Court staking is not the ideal solution, but it is the only practical one that can be achieved without a constitutional amendment.


isn't the supreme court currently balanced 5-4

would you be okay of conservatives completely agree with your recommendation but instead stacked it by adding more conservative justices?

it's too late now but i actually favor an amendment term limits on everyone from supreme court to congress, i know it's not gonna happen congress would never approve, perhaps the states could call a constitution convention

andrew said...

A constitutional convention would be pandora's box and quite likely would do more harm than good. It probably was a bad idea to put in the constitution in the first place.

I am devising a strictly partisan strategy that could be achieved quickly to change the political balance.

The Supreme Court isn't currently balanced, because the 4 person liberal minority represents about 60% of the the center-left political spectrum, the four most right leaning judges represent maybe 10% of the political spectrum, and there is one swing judge representing the 30% between them and he's very much at the conservative end of that spectrum. We no longer have a center-right Justice like Antony Kennedy or Sandra Day O'Connor or a center left justice like Justice Souter, holding a swing position as we did for decades. A tiny ideological far right faction shouldn't control 4 out of 9 seats. That's dangerous.

andrew said...

"would you object to use of photo ID to buying alcohol or tobacco?"

It is stupid to require photo ID for 40 year olds or 60 year olds. The 21 year old drinking age is also bad policy. But, alcohol and tobacco are policies that don't influence how new policies are made. They aren't fundamental right.

"my college, the large lecture ones where there are hundreds of students, not small classes, required students to present their student id to prevent other students from sitting in and taking exams. do you object to this as well?"

The issue is one that primarily affects the very poor, which college students are not. Few college students have name change issues and they don't have to prove citizenship either, so it isn't an issue in anything like the same way as it is for voting.

"the issues you raise can be addressed through motor vehicle voter registration. i think a driver's license is adequate form of picture ID."

Lots of people, especially very poor people, don't drive and don't have state IDs either. Driver's licenses in most states don't prove citizenship so many voter ID laws don't accept them as sufficient. Also, it doesn't solve the online registration and mail in ballot issue.

andrew said...

Lots of prior post here get into details and the weeds on voter ID as it works in real life: https://washparkprophet.blogspot.com/search?q=Voter+ID

neo said...

'The Supreme Court isn't currently balanced, because the 4 person liberal minority represents about 60% of the the center-left political spectrum, the four most right leaning judges represent maybe 10% of the political spectrum, and there is one swing judge representing the 30% between them and he's very much at the conservative end of that spectrum. We no longer have a center-right Justice like Antony Kennedy or Sandra Day O'Connor or a center left justice like Justice Souter, holding a swing position as we did for decades. A tiny ideological far right faction shouldn't control 4 out of 9 seats. That's dangerous. "

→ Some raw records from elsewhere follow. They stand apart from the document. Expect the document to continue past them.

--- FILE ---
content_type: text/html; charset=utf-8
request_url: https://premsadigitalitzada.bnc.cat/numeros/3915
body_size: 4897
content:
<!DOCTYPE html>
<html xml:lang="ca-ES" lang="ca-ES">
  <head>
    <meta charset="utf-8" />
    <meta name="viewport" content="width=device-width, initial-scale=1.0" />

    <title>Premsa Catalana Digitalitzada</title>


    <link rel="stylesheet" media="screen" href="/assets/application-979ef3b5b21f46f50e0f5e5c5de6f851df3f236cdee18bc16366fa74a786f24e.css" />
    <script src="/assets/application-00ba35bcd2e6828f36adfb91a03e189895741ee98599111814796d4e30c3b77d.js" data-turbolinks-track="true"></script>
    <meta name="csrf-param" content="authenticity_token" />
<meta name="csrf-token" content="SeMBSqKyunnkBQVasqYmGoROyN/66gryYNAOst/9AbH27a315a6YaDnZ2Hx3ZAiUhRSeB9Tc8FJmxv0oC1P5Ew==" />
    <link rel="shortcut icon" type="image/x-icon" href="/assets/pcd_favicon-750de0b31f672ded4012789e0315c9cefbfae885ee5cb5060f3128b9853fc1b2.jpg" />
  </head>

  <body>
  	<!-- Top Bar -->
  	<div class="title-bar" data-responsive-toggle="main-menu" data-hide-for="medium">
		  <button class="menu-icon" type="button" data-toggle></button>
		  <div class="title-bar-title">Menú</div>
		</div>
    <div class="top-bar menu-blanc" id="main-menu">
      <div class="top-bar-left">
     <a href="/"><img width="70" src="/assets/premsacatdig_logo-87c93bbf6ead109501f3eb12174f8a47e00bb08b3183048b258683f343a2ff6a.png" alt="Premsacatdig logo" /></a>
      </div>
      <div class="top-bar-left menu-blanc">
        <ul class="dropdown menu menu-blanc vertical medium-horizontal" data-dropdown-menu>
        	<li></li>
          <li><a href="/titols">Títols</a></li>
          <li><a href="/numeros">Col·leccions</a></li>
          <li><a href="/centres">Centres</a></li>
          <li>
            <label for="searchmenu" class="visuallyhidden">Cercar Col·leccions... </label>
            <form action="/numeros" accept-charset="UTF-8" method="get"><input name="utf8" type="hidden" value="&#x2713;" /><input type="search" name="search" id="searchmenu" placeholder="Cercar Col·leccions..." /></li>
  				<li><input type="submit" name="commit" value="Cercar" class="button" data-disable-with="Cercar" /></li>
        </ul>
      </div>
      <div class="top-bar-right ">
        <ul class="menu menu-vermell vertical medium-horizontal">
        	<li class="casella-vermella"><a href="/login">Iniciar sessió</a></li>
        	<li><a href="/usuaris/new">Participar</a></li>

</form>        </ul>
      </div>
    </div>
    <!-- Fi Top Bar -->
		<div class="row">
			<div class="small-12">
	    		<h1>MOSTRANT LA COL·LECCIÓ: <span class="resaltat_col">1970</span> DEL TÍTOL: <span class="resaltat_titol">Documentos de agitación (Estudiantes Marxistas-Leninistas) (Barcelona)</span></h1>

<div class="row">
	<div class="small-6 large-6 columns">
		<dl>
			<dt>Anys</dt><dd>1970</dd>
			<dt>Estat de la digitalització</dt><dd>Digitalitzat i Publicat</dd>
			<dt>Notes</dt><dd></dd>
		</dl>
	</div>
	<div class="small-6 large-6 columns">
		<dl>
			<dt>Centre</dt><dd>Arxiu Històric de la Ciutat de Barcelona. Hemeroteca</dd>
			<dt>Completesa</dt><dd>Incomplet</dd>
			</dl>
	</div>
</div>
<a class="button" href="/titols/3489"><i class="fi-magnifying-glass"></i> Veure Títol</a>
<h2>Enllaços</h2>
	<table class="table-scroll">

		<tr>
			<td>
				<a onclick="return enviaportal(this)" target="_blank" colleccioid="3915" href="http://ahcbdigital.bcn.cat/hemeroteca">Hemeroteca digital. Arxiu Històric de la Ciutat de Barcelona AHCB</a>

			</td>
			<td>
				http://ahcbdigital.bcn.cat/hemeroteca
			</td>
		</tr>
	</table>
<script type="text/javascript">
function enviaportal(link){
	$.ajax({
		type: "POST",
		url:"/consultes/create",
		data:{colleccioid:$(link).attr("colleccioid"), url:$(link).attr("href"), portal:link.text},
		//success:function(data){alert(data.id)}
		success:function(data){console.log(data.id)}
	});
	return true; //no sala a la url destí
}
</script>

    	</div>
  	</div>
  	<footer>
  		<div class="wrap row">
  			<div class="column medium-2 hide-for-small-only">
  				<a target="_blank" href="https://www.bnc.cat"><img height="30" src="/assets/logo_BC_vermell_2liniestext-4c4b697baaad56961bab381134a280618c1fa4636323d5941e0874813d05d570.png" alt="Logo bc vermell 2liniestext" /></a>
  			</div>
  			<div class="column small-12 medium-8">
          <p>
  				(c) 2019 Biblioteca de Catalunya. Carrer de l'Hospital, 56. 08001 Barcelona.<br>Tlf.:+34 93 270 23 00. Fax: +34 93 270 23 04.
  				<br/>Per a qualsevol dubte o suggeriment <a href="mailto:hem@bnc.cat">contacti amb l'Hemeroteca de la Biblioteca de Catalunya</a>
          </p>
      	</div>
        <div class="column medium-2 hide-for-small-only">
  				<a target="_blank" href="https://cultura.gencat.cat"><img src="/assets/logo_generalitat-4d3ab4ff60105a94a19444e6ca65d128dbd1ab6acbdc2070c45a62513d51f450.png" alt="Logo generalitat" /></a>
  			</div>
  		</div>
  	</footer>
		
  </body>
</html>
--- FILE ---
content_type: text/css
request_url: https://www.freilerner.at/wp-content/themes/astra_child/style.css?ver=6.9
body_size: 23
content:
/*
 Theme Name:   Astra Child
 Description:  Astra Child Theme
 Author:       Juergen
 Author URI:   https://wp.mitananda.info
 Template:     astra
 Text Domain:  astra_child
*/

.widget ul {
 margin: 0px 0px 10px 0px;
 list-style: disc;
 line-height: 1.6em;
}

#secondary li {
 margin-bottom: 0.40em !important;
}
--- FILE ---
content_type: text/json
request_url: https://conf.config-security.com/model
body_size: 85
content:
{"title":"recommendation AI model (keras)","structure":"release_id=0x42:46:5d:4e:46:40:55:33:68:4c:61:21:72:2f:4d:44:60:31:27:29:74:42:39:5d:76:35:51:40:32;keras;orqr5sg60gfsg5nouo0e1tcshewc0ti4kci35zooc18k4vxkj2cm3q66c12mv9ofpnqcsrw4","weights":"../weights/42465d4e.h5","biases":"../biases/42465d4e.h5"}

do you have a reference for these claims?
where did you get these #'s?

if this tiny "far right" faction as you call it interprets the constitution as written, what's the problem?

and well if hillary won she would have appointed 2 far left judges and skewed the court far left, 2 far left plus the 4 is 6.

neo said...

andrew

without some sort of photo id showing identity, such as a passport or driver's ID, what assurances do we have for voter fraud?

ever been to a doctor or pick up a prescription?

i was asked to provide photo ID, as well as getting a library card.

of course they card for underage drinkers at college bars.

if you think it's somehow "discriminatory" to require photo id for voting, do you feel the same way for every other instance in which a photo ID is requested?